DOCUMENT PASSAGE>
-- Opening Marker --
Market experiences U.S.-style growth and growing pains

Editor’s note: Tim Sevenoaks is projects director of IBS Research and Consultancy, Istanbul.

Many to its west suffer from misconceptions about Turkey. Six hundred-odd years of intermittently suspended political and cultural antipathy to the Ottoman Empire, spiced with fascination for some of its more outré practices, and lousy PR that has been comprehensively extended into the republican period, have contributed to this. The recent burgeoning of its Internet sector is evidence that Turkey is not the place you may believe it to be. The Internet and the business models it enables have been hot subjects for the last couple of years in Turkey’s commercial capital, Istanbul. Dot-com start-ups and tech subsidiaries are proliferating there, often headed by foreign-educated Turks. Their amplified tones at the several e-business-related conferences hosted recently in Istanbul dispel much of what the West believes about Turkey: These business leaders are young, they speak MBA American, they wear DKNY suits and subscribe to Red Herring magazine. Some of them are even women. It’s all a long way from carpet dealers and apple tea.

Such young entrepreneurs have long led a chorus, with descants added by brokerage houses and some research companies, whose main theme has been something along the lines of: how great the Internet sector is in Turkey, how much it has grown, how much more it will grow and just how much money will be made.
-- Closing Marker --
HOW TO COMPLETE THIS TASK>
Reproduce, word for word, the stretch of the article on Turkey's Internet sector from "Such young entrepreneurs" through "will be made.".

DATA BLOCK>
-- Opening Marker --
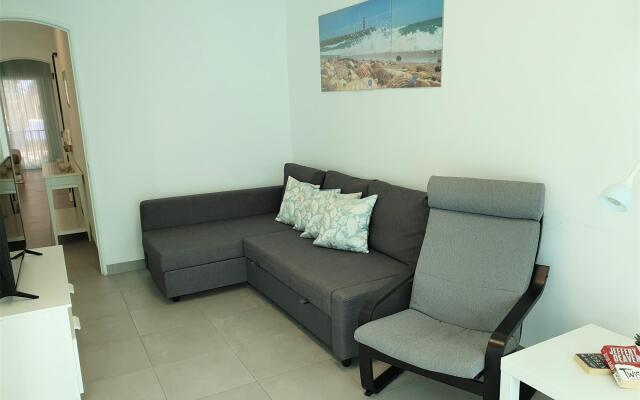T1 Lote Novo 50m Praia SUITE 4pax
-- Closing Marker --
EXERCISE RESPONSE>
Such young entrepreneurs have long led a chorus, with descants added by brokerage houses and some research companies, whose main theme has been something along the lines of: how great the Internet sector is in Turkey, how much it has grown, how much more it will grow and just how much money will be made.